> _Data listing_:
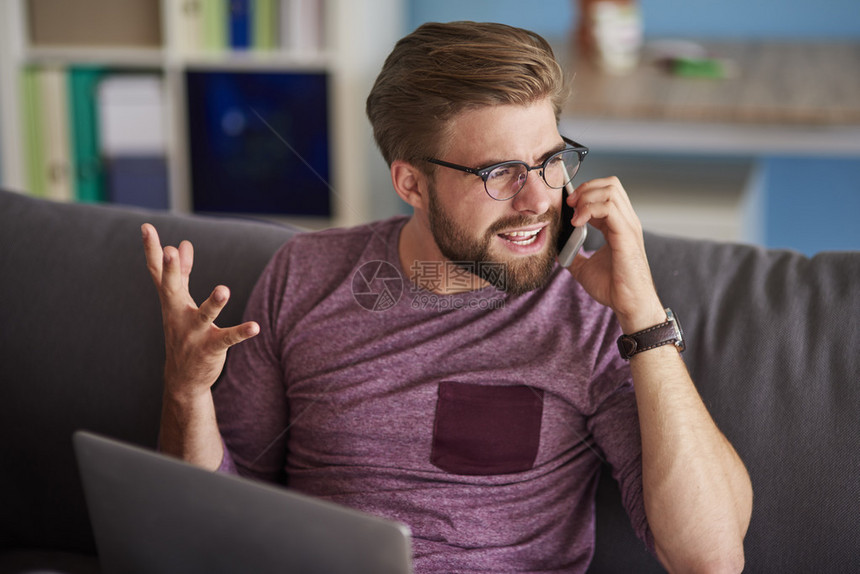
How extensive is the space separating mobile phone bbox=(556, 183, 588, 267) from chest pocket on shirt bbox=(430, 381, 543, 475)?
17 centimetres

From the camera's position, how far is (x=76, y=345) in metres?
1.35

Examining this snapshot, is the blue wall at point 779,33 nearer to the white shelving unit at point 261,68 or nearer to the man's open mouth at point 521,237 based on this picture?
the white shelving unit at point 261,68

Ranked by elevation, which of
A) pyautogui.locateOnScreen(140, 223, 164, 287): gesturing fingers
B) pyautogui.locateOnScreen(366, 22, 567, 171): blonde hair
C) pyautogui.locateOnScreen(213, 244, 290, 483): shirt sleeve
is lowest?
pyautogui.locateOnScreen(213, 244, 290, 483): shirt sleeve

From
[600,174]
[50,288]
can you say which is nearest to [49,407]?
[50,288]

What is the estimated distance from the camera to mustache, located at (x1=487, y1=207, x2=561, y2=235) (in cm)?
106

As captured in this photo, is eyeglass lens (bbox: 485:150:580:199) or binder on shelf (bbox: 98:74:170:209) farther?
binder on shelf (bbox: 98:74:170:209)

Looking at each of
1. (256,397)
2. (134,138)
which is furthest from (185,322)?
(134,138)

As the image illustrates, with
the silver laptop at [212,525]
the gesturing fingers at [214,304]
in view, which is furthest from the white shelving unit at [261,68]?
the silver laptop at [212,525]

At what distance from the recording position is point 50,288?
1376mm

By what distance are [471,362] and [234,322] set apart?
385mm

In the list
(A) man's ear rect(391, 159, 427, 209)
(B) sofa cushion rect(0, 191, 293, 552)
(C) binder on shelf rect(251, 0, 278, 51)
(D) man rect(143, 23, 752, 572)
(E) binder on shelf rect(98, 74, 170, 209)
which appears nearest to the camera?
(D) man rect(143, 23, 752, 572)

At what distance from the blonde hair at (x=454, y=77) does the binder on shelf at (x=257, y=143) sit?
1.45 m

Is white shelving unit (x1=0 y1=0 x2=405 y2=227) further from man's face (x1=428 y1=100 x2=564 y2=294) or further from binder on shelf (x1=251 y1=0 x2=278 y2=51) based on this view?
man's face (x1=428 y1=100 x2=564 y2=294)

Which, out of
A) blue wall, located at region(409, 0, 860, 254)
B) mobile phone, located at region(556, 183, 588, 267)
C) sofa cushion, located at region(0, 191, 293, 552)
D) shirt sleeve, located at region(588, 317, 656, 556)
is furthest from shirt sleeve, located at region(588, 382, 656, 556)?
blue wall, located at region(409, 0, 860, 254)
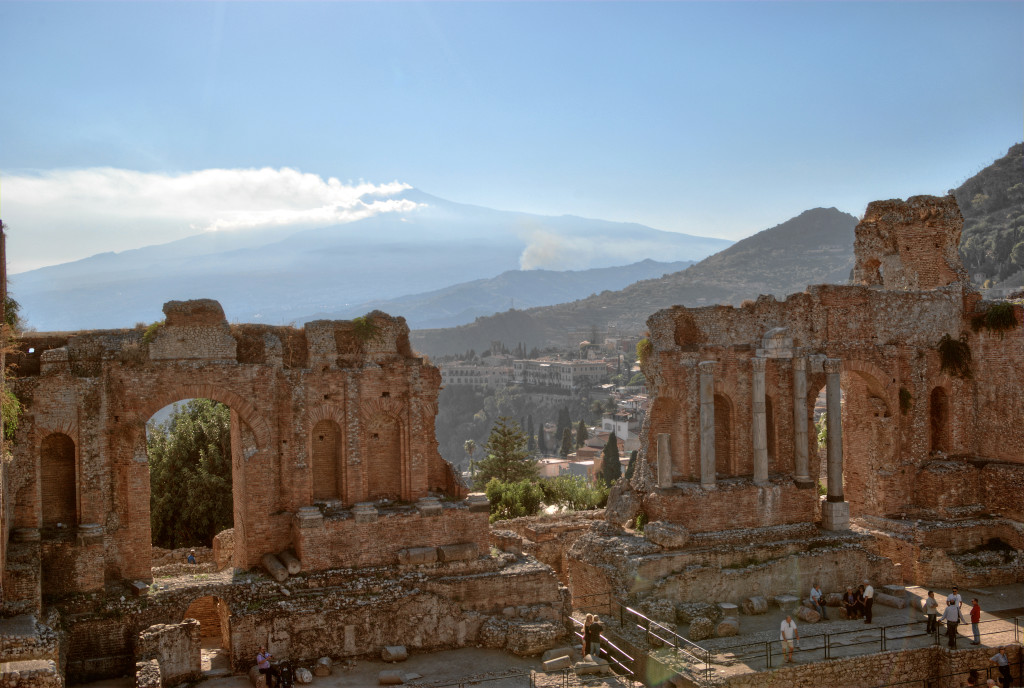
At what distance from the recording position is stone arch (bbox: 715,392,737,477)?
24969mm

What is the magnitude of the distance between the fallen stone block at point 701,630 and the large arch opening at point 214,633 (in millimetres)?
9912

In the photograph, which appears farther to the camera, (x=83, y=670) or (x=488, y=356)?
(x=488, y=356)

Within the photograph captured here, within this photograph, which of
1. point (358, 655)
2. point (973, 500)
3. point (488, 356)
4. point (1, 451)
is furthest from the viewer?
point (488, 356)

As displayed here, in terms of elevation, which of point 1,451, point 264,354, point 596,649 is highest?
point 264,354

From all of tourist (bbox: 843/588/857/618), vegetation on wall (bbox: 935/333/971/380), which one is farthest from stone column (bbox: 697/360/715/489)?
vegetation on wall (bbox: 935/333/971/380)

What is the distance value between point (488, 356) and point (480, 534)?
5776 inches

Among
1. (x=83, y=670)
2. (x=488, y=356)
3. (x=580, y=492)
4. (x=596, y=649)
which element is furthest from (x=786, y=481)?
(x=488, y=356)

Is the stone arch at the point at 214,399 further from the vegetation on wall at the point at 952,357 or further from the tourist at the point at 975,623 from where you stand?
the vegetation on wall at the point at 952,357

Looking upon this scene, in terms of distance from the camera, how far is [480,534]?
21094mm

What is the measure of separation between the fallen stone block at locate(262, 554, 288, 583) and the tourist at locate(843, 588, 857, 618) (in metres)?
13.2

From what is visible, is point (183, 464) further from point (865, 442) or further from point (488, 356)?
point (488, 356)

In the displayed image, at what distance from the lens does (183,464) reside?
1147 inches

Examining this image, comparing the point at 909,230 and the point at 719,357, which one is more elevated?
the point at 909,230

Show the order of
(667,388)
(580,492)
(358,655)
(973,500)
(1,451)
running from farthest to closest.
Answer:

> _OBJECTIVE_:
Pull out every line of the material above and reproduce it word for word, leaving out the pictures.

> _SOLVED PROBLEM_:
How extensive is the space separating mobile phone bbox=(556, 183, 588, 267) from chest pocket on shirt bbox=(430, 381, 543, 475)?
17 centimetres

From the camera's position, how far is (x=76, y=345) in metres?
1.35

Examining this snapshot, is the blue wall at point 779,33 nearer to the white shelving unit at point 261,68 or nearer to the man's open mouth at point 521,237 based on this picture?
the white shelving unit at point 261,68

Ranked by elevation, which of
A) pyautogui.locateOnScreen(140, 223, 164, 287): gesturing fingers
B) pyautogui.locateOnScreen(366, 22, 567, 171): blonde hair
C) pyautogui.locateOnScreen(213, 244, 290, 483): shirt sleeve
is lowest?
pyautogui.locateOnScreen(213, 244, 290, 483): shirt sleeve

From
[600,174]
[50,288]
can you say which is nearest to [49,407]?
[50,288]

What is the estimated distance from the camera to mustache, located at (x1=487, y1=207, x2=561, y2=235) (in cm)?
106

As captured in this photo, is eyeglass lens (bbox: 485:150:580:199) or binder on shelf (bbox: 98:74:170:209) farther?
binder on shelf (bbox: 98:74:170:209)

Looking at each of
1. (256,397)
2. (134,138)
which is furthest from (185,322)?
(134,138)

As the image illustrates, with
the silver laptop at [212,525]
the gesturing fingers at [214,304]
in view, which is furthest from the white shelving unit at [261,68]?
the silver laptop at [212,525]

At what distance from the recording position is point 50,288?
1376mm

By what distance are [471,362] and [234,322] set apart?
385mm

In the list
(A) man's ear rect(391, 159, 427, 209)
(B) sofa cushion rect(0, 191, 293, 552)
(C) binder on shelf rect(251, 0, 278, 51)
(D) man rect(143, 23, 752, 572)
(E) binder on shelf rect(98, 74, 170, 209)
which appears nearest to the camera?
(D) man rect(143, 23, 752, 572)

At what distance from the blonde hair at (x=454, y=77) does the binder on shelf at (x=257, y=143) sit?
1.45 m

Is white shelving unit (x1=0 y1=0 x2=405 y2=227) further from man's face (x1=428 y1=100 x2=564 y2=294) or further from binder on shelf (x1=251 y1=0 x2=278 y2=51) based on this view?
man's face (x1=428 y1=100 x2=564 y2=294)

Which, out of
A) blue wall, located at region(409, 0, 860, 254)
B) mobile phone, located at region(556, 183, 588, 267)
C) sofa cushion, located at region(0, 191, 293, 552)
D) shirt sleeve, located at region(588, 317, 656, 556)
is furthest from shirt sleeve, located at region(588, 382, 656, 556)?
blue wall, located at region(409, 0, 860, 254)
At what distance from the recording position is stone arch (bbox: 715,392,737,477)?
24969mm

What is the magnitude of the distance between the fallen stone block at point 701,630 and the large arch opening at point 214,633 (in millimetres)?
9912

In the photograph, which appears farther to the camera, (x=83, y=670) or (x=488, y=356)?
(x=488, y=356)

Within the photograph captured here, within this photograph, which of
1. point (358, 655)
2. point (973, 500)
3. point (488, 356)
4. point (1, 451)
is furthest from the viewer?
point (488, 356)

As displayed here, in terms of elevation, which of point 1,451, point 264,354, point 596,649 is highest?
point 264,354

From all of tourist (bbox: 843/588/857/618), vegetation on wall (bbox: 935/333/971/380), which one is farthest from stone column (bbox: 697/360/715/489)?
vegetation on wall (bbox: 935/333/971/380)

What is the distance value between point (488, 356) and point (480, 534)?
5776 inches

Among
1. (x=83, y=670)
2. (x=488, y=356)
3. (x=580, y=492)
4. (x=596, y=649)
which element is furthest from (x=786, y=481)?
(x=488, y=356)

Is the stone arch at the point at 214,399 further from the vegetation on wall at the point at 952,357 or further from the tourist at the point at 975,623 from where you stand?
the vegetation on wall at the point at 952,357

Looking upon this scene, in terms of distance from the camera, how far is [480,534]?
21094mm

What is the measure of separation between the fallen stone block at locate(262, 554, 288, 583) and the tourist at locate(843, 588, 857, 618) (in metres)?
13.2

From what is visible, is point (183, 464) further from point (865, 442) or further from point (488, 356)?
point (488, 356)

In the displayed image, at what distance from the lens does (183,464) reside?
1147 inches

Examining this image, comparing the point at 909,230 and the point at 719,357, which one is more elevated?
the point at 909,230

Show the order of
(667,388)
(580,492)
(358,655)
(973,500)
(1,451)
running from farthest to closest.
Answer:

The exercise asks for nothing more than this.